To understand the decline of Shrek’s role as an internet religion since 2014, the Daily Dot contacted Martin Gyiran, the admin of what might be the last active Shrek Is Love Facebook page.
“Since 2014 October there is no ‘big’ Shrek is Love stuff,” he said. “It’s mostly memes (nowadays dank memes) and hard to find Shrek is Love related content.”
While Google searches for Shrek Is Love were dropping off a cliff, Shrek memes continued to grow, slowly and gradually. There’s enough material that Gyiran still posts Shrek memes regularly, farming them from 4chan and Tumblr. Most of them are totally unrelated to the cult of Shrek, but new trends have taken its place.
“Recent Shrek memes are usually the Shrek versions of trending memes so it will continue in that direction,” Gyiran predicted.

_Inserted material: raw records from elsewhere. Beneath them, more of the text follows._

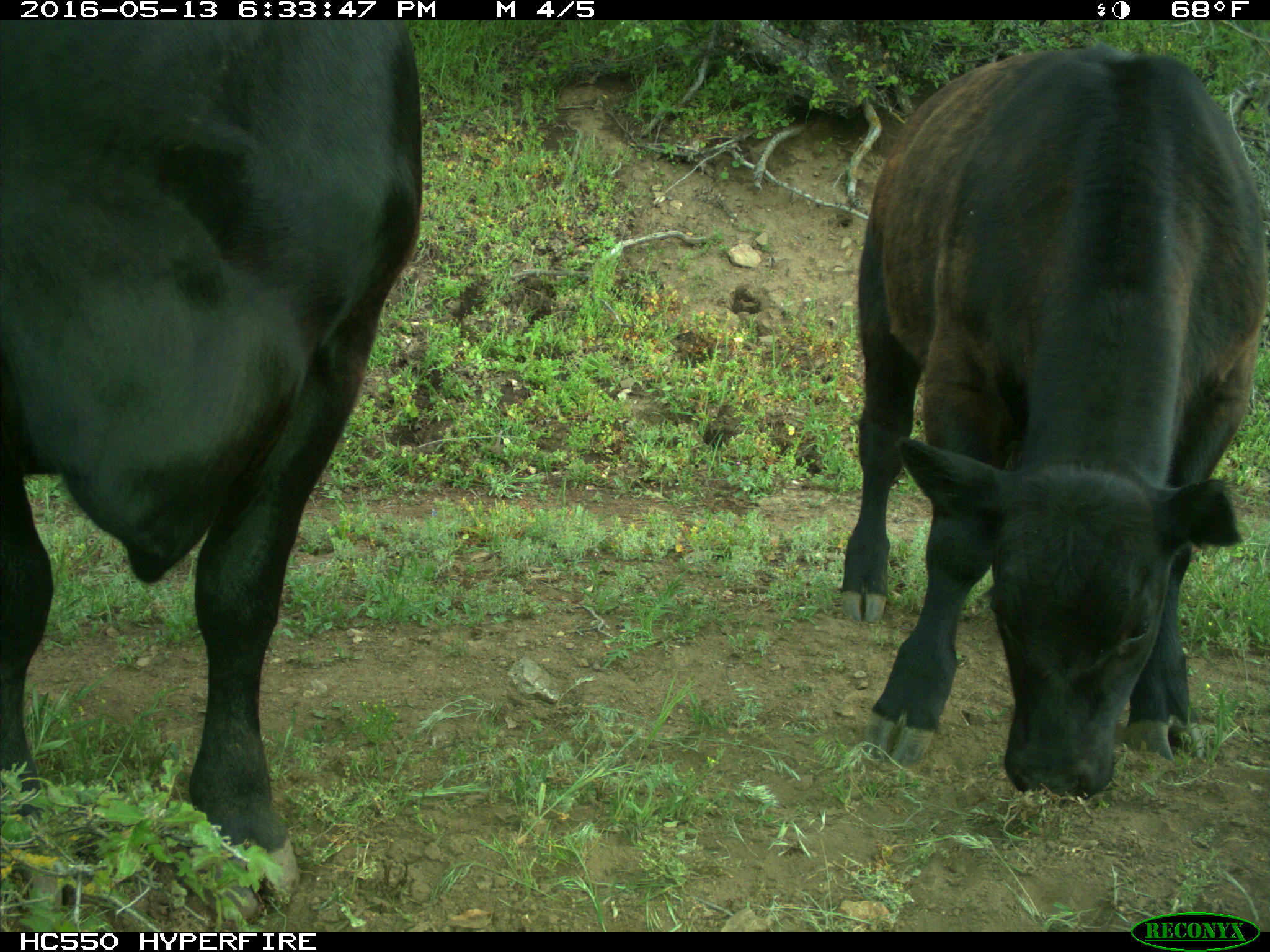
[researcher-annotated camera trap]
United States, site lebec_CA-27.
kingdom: Animalia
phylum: Chordata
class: Mammalia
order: Artiodactyla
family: Bovidae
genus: Bos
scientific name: Bos taurus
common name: domestic cow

“People forgot what ‘Shrek is love Shrek is life,’ is. They only see these [trending] memes and Smash Mouth – All Star becoming a thing,” he added.
It seems that Shrek’s most lasting contribution to the meme world was its opening song, Smash Mouth’s chart-topper “All Star.” The band told the Daily Dot last year that they don’t love the memes about their song, but its lasting internet appeal has certainly been good for their income.
The prognosis for Shrek memes is that they’ll never really die, just keep going along at the same low hum as they’re remixed with the latest meme trends.
Gyiran is optimistic.
“In the past few months there are several new Shrek memes, and it’s easier to find them,” he said.
Shrek is no longer life, but it’s still a viable meme commodity.